Maryland Seeks to Regulate Your Twitters

The Maryland State Elections Board is acting like, well, a bunch of Twits, as it seeks to impose ridiculous new regulations on political use of Twitter, Facebook, and other social media accounts.  Allison Hayward of the Center for Competitive Politics has the story:

This new regulation would extend the document retention requirements to electronic communications.  So, because the state requires a candidate to retain a copy of campaign brochures or bulk mail for a year (which is annoying but doable) it must now retain a sample of each electronic media advertisement, text message, or other social media communication.  The copy must either be a paper copy, or an electronic copy that can produce a paper copy of the message.  …

Interestingly enough, representatives from Google, Yahoo, Facebook and AOL supported this rule.  Apparently they believe that the disclaimer requirements will reassure political advertisers and protect their advertising revenues.  Sure – these providers don’t have to observe the retention requirements, and in any case wouldn’t be a party to any violations. …

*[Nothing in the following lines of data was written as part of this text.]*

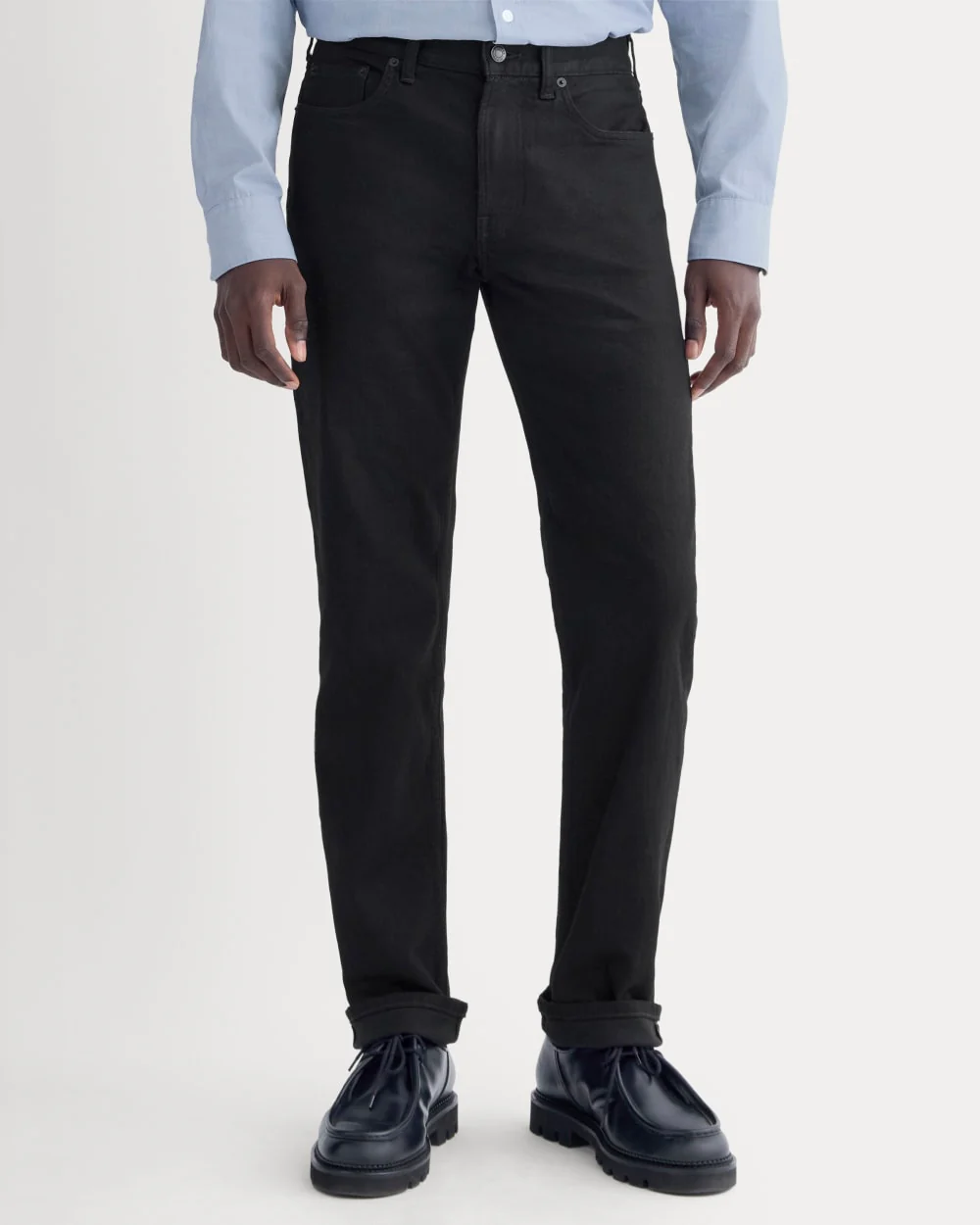 De selvedge raka passningsjeans | Shadow Rinse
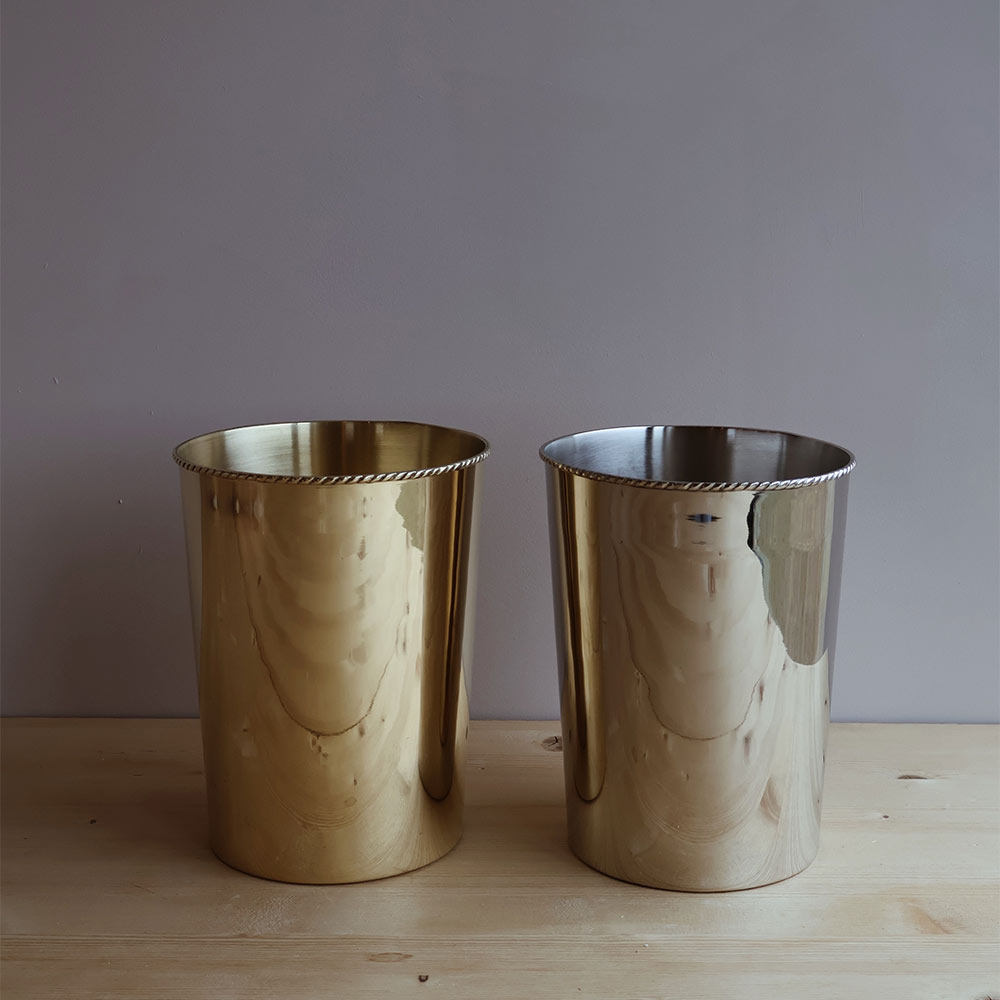 Roan Iris Meadow Bucket Vase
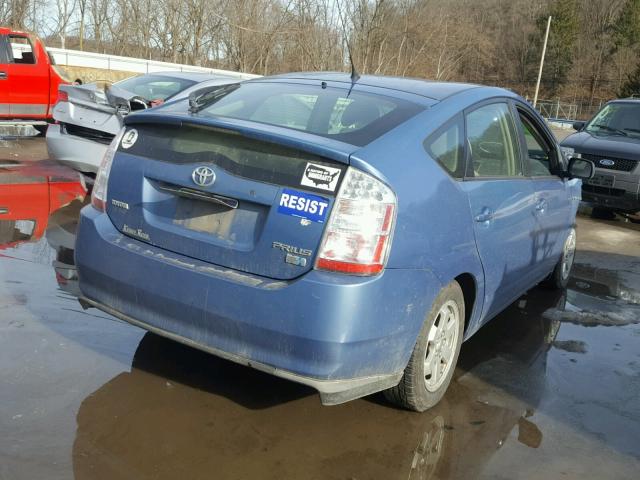 JTDKB20U297854901 - 2009 TOYOTA PRIUS BLUE photo 4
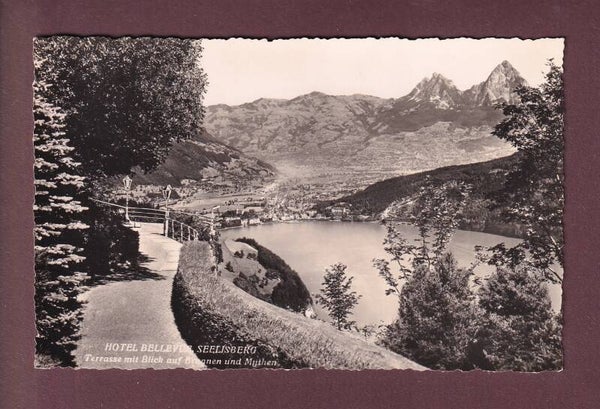 SEELISBERG - Blick auf Brunnen und Mythen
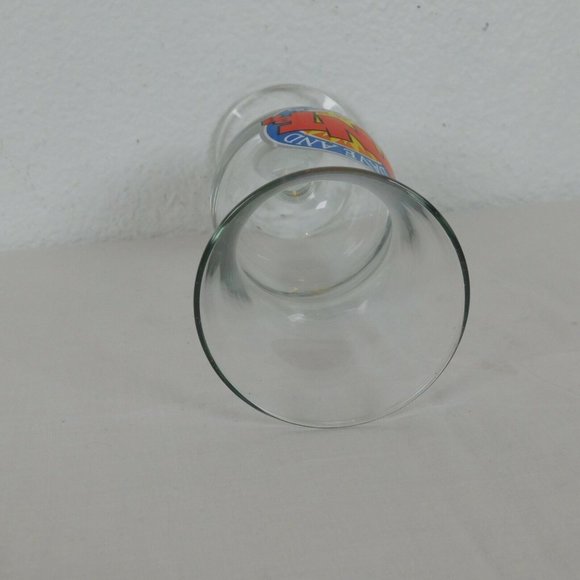 Dave and Buster's Restaurant TNTea Hurricane Glass Stemware 8 1/4" tall 3" wide - Picture 6 of 7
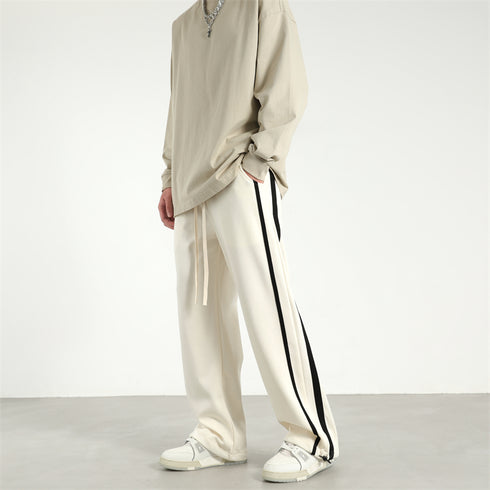 CASUAL STRIPED SWEATPANTS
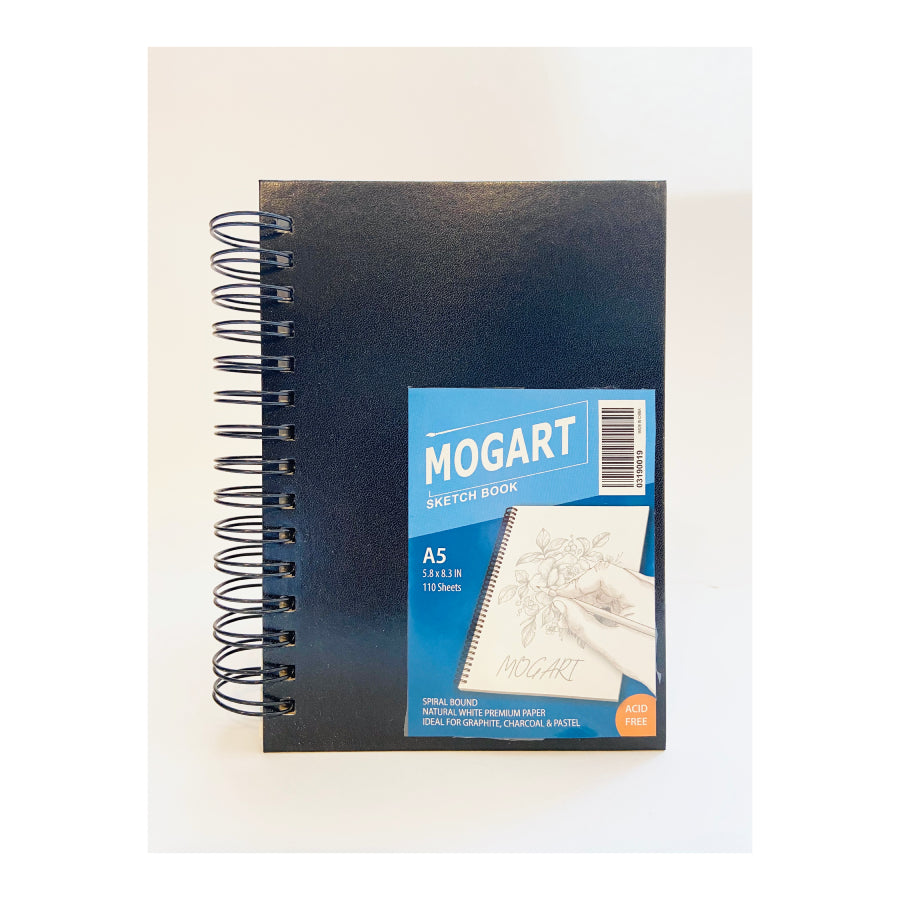 MOGART, Sketch Book, Hardcover Pad Spiral binding,5.8&quot;x8.3&quot;, A5,110 sheet - 03190019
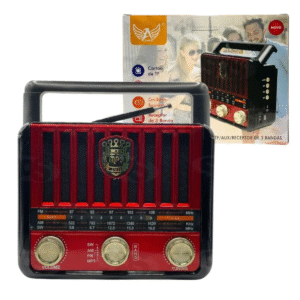 Rádio FM AM SW Altomex AD-8978 3 Bandas Portátil Receptor Rádio Pilha Bivolt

This isn’t the end of the story.  The State Board will hold a future hearing and vote on a final draft in the coming months.  By that time, one hopes the Board comes to its senses and concludes that this requirement does little that is good, and abandons the false analogy that electronic communications need further regulation.

Read the whole story here

So-called “Reformers” don’t like to admit it, but they’ve never been comfortable with political speech on the internet, and they aren’t comfortable with it now.  Vigilence is constantly required to keep the internet an outlet for unfettered political speech.